Every morning, after Laura and Josh have left for work, I wander around the apartment trying to find a place where I can feel comfortable enough to settle into the kind of long, good sleep I need more and more desperately as the days go by. It’s hard to sleep well, though, when nothing smells the way it’s supposed to. Laura makes this problem worse because she’s always cleaning and wiping things down with foul sprays and polishes that smell the way humans think things like lemons and pine trees are supposed to smell when they grow naturally outdoors. She especially hates it when there are any crumbs or bits of food on the kitchen counters or floor. Crumbs are how you end up with roaches and mice, Laura says (although she really doesn’t have to worry about that while I’m here), and I remember Sarah saying how they always had to be careful about that in the apartment they lived in together when Laura was a child.
I crawl in and out of the Sarah-boxes, looking for a way to get comfortable among the smells I know. I press my cheeks on the things in the boxes, rubbing Sarah’s smell into me and my smell into the Sarah-things, but the boxes are too full for me to find a place to lie down and sleep. Yesterday I tried burrowing into the big Love Saves the Day bag that was lying on its side in one of the Sarah-boxes. I thought that, since it already smells like Sarah’s and my apartment, if I could dig all the way into it I could surround myself with that wonderful Sarah-and-me-together smell, as if it were a cave.

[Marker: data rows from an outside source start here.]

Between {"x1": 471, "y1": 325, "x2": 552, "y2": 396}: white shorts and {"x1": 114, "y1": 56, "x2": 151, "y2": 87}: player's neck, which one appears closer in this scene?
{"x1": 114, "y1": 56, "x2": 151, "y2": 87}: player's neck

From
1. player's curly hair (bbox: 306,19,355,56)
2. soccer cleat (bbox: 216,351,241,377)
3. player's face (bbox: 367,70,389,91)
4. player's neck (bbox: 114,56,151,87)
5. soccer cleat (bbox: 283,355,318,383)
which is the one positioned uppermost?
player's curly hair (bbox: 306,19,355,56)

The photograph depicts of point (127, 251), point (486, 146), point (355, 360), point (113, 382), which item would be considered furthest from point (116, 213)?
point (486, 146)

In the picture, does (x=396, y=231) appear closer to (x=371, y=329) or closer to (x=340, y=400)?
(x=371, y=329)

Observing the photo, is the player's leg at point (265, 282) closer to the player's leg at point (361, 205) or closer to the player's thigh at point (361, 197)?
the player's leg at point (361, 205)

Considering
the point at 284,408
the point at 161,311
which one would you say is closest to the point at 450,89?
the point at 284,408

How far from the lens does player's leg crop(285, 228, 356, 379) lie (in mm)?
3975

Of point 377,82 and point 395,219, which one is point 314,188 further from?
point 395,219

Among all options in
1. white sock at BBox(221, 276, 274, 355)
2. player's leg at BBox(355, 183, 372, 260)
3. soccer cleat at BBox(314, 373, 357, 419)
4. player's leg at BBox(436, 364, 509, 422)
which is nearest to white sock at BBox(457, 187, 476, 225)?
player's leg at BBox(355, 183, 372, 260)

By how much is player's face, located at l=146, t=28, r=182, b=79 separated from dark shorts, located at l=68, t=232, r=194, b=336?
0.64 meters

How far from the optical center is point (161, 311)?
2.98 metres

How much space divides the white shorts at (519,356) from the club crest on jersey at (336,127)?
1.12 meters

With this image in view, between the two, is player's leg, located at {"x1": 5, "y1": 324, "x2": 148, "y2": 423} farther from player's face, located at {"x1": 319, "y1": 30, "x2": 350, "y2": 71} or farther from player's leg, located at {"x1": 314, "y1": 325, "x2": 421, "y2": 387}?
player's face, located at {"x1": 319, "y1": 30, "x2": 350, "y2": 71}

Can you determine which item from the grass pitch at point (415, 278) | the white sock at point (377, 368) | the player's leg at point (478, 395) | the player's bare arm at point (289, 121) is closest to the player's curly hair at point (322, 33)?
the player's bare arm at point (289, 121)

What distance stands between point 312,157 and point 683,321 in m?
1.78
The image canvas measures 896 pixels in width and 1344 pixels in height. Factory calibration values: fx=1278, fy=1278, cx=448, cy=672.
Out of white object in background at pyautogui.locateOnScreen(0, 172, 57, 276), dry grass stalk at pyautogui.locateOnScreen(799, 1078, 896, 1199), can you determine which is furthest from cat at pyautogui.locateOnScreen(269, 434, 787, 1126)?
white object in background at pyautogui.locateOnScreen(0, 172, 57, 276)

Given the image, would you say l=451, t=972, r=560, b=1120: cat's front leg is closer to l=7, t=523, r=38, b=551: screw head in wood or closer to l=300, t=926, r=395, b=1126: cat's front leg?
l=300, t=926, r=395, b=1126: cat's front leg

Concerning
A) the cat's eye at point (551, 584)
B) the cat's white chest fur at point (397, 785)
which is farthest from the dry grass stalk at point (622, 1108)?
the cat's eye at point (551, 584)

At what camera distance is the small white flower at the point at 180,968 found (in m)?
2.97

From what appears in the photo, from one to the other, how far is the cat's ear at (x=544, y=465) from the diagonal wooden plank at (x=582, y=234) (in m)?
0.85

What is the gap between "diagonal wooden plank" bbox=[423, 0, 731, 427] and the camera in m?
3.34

It took a while to drag all the newspapers and magazines out of the bag to make enough room for me to squeeze in. But once I got all the papers out, I realized there was something made of cold metal—completely uncomfortable to lie against—at the bottom of the bag. Even using my “extra” toes, I couldn’t pry it out. When Josh came home and saw all the old newspapers scattered on the floor, he chuckled and said, “Looks like somebody had a good time today.” I don’t know what made him think that (I’d had anything but “a good time”), but he must have liked that idea because he was smiling while he put the newspapers and magazines back together. It took him longer than it needed to, since he was reading them while he straightened everything out. He stuffed the magazines and newspapers back into the Love Saves the Day bag, then took the bag into Home Office, which is the room right next to this one. I guess that’s sensible. There are already lots of magazines in that room anyway, because Josh works for a company that makes magazines.
Now I creep slowly into Home Office, listening for footsteps—just to be sure—even though I already heard Laura and Josh leave for the day. Home Office is far too crowded with what Josh calls “memorabilia” and what Laura calls “junk” (although she smiles teasingly whenever she says this) to be a truly comfortable room for me. But there is a wonderful heated cat bed that rests on the desk in front of a small TV screen. Attached to the bed is a toy mouse on a leash, which just goes to show how little humans like Josh know about mice. In the first place the toy mouse looks nothing at all like a real mouse, and in the second place no mouse would ever let a human put a leash on it, because even mice are smarter than dogs.